Further points to consider:

Access - "A formidable issue to be faced here is one of access. Many new researchers fondly imagine that they will be granted access to schools, teachers, students, parents, difficult children, students receiving therapy, truants, dropouts, high performers, star teachers and so on. This is usually NOT the case: gaining access to people and institutions is one of the most difficult tasks for any researcher, particularly if the research is in any way sensitive" (Cohen et al., 2018, p. 158)

Positionality - As the researcher, I need to consider my own limitations, values and belief and ensure that my biases are in check. For example - I believe wholeheartedly in coaching as a way of increasing self-directed humans. This may impact my motivations in uncovering the importance of listening as a leadership skill e.g. I want to hear what I want to hear.

The benefits - What are the benefits of the researcher to me? Gaining a better understanding of 'listening' as a skill will eventually support me in my own coaching skills. I am really excited about carving out time and space to read up on (literature review) a topic that I find incredibly fascinating. The side benefit to this is that I also will accomplish the requirements for a Master of Education Leadership degree.

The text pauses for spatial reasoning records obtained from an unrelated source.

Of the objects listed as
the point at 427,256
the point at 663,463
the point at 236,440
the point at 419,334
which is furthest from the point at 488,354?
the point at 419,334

Availability - How available am I to conduct this research. Given the parameters of what I want to achieve what is realistic? I work full-time and also have Kia Mahira (where I coach several clients) and run workshops. I will happily read and read and read on a topic of interest. I need to consider what I want to achieve and whether this is feasible in terms of time/and participants time.

Boundaries - "As the saying goes, ‘the best way to eat an elephant is one bite at a time’! Researchers must put clear, perceptible, realistic, fair and manageable boundaries round their research". (Cohen et al., 2018, p. 160)

Research questions: Questions such as ‘what is happening?’, ‘what has happened?’, ‘what might/will/ should happen?’ open up the field of research questions. ‘what are the effects of such- and-such a cause?’ and ‘what are the causes of such- and-such an effect?’ are two such questions, to which can be added the frequently used questions ‘how?’ and ‘why?’. These questions ask for explanations as well as reasons. Many of the most useful pieces of research stem from complex issues, complex research questions and
‘difficult- to-answer’ research questions. (Cohen et al., 2018, p. 161)

References:

Cohen, L., Manion, L., & Morrison, K. (2018). Choosing a research project. In L. Cohen, L. Manion, & K. Morrison (Eds.), Research methods in education (Eighth edi, pp. 153–164). Routledge.